# Polyisocyanurate insulation



## n2omichael (Aug 5, 2012)

I need to sheath my exterior walls with insulation, 1 1/2" would be a perfect thickness and I found some Polysio 4 X 8 sheets that are reasonable. Has anyone used this insulation? I have heard mostly good things so far. Any thoughts?


----------



## joecaption (Nov 30, 2011)

Going to need way more info.
Where are you?
Adding that much insulation on the outside as you suggest is going to effect anything on the outside.
Window and door trim, where the wall meets the soffits,
Would require all new siding, ECT.


----------



## ddsrph (Nov 23, 2013)

n2omichael said:


> I need to sheath my exterior walls with insulation, 1 1/2" would be a perfect thickness and I found some Polysio 4 X 8 sheets that are reasonable. Has anyone used this insulation? I have heard mostly good things so far. Any thoughts?

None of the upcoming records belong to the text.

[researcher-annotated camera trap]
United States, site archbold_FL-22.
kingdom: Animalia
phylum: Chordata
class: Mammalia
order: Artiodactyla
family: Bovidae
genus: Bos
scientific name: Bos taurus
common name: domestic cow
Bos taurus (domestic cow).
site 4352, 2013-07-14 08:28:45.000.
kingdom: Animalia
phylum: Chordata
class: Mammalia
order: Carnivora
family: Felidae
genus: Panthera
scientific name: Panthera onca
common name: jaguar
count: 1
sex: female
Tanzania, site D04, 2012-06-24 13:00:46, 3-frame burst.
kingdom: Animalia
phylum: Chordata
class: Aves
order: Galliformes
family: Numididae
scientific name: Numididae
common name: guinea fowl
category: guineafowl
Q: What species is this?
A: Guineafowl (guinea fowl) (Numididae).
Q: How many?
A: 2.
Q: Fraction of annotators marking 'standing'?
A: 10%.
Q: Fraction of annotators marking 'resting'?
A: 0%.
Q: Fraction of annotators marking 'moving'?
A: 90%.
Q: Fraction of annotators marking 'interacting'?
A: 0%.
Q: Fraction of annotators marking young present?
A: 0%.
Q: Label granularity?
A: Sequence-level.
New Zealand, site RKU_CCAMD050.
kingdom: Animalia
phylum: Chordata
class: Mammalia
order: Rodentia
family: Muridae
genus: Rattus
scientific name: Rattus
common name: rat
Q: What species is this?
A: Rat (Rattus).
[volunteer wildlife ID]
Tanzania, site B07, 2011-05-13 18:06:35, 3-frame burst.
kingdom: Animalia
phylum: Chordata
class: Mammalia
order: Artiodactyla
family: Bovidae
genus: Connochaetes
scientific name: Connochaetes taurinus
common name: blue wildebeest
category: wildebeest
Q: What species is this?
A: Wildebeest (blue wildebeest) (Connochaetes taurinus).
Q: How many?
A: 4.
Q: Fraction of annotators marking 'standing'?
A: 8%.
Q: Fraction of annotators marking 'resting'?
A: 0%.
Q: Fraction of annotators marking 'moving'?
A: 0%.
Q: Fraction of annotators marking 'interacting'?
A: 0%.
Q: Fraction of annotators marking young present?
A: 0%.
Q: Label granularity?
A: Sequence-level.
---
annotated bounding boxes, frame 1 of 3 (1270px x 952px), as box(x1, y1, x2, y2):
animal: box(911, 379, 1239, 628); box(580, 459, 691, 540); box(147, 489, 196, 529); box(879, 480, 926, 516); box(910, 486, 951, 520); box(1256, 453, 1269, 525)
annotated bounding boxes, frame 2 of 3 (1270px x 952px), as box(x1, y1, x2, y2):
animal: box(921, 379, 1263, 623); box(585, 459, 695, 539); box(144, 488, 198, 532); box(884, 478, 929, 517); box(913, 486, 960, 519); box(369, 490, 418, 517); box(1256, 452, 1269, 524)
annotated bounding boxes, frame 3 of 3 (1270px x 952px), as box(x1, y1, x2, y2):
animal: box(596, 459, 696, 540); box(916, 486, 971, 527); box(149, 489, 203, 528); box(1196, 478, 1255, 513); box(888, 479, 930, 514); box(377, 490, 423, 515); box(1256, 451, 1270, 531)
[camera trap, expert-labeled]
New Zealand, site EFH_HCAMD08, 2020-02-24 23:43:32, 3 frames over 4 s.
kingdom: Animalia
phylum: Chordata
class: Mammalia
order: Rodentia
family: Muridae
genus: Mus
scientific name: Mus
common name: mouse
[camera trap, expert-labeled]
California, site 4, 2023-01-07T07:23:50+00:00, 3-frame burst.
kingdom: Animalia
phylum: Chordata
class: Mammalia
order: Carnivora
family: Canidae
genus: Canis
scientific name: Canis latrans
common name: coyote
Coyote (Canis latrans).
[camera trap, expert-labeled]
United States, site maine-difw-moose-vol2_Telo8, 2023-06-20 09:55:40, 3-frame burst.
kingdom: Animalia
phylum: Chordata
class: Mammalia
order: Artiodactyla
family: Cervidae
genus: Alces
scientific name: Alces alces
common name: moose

I am using polyiso in my new construction house on the inside of a steel and concrete filled block construction. I am putting XPS Blueboard against block and polyiso on top of that. The issue you will have to be concerned with is retaining moisture in the walls and getting a good answer will be difficult as experts seem to have differing opinions. Important issues will be what type of siding will go over the polyiso and what kind of covering the polyiso boards have. Some are aluminum foil covered and some has a reinforced paper covering. 

JM


----------



## n2omichael (Aug 5, 2012)

I'm in Ontario, Canada.Right on the St Lawrence, weather would be the same as upstate NY.
Building foundation is 4ft concrete with 4ft knee wall on top. We moved the existing cottage on top of this foundation. The existing cottage was wooden siding, then vinyl siding was added. Since that was 40 years ago we where unable to match the siding, so, we either had to reside the entire building or use vertical siding on the lower half. The bottom of the building sits 1 1/2" away from the top level . The building has plywood sheets over the studs wrapped in blueskin then we planned on using the Polysio under the vertical siding.


----------



## ddsrph (Nov 23, 2013)

N2O
Unless you can get advice from some expert I would go for it. It would be safer to use the paper backed polyiso as the foil backed is more of a vapor barrier. I would make sure that the only vapor barrier material was on inside wall directly behind Sheetrock. I like poly ISO and have bought up a lot for my house project. I got it from a commercial roofing company. They took it off a large building and I bought it for pennies on the dollar. I got some 1 1/2 inch but most is 2 1/2 inch. I am going to have R 35 walls and R 60 ceiling. The two side walls I turned the two by fours flat and the front and rear walls normal framing to better accommodate wiring. The front wall is not block but standard 2 by 6.
Thanks
JM


----------



## n2omichael (Aug 5, 2012)

Great! I appreciate the info, I will use it, like yourself I got it for less than 1/2 the price of new. It IS the foil backed style. I wonder if I should install the stuff with the foil side against the Henry Blue, or against the back of the siding? Your thoughts?


----------



## ddsrph (Nov 23, 2013)

n2omichael said:


> Great! I appreciate the info, I will use it, like yourself I got it for less than 1/2 the price of new. It IS the foil backed style. I wonder if I should install the stuff with the foil side against the Henry Blue, or against the back of the siding? Your thoughts?


IS the Henry blue a vapor permeable material like DuPont house wrap? The only thing I have read about the foil backed is the foil side should not be directly against vinyl siding. True or not I don't know. There is a organization called Building Science that has published a lot of articles on insulating structures. If you could find any articles that relates to your situation they could be of great help. When I was planning my house design with the block walls and being partial underground I got advice all over the map with a lot of people saying I should leave a dead air space between framing and block. A good article by building science showed five different ways to insulate my block walls with science backing up each method. None of them recommended a dead air space.
JM


----------



## Gary in WA (Mar 11, 2009)

Compare your annual HDD with location for Zone/application; http://www.buildingscience.com/documents/reports/rr-0410-vapor-barriers-and-wall-design

Gary


----------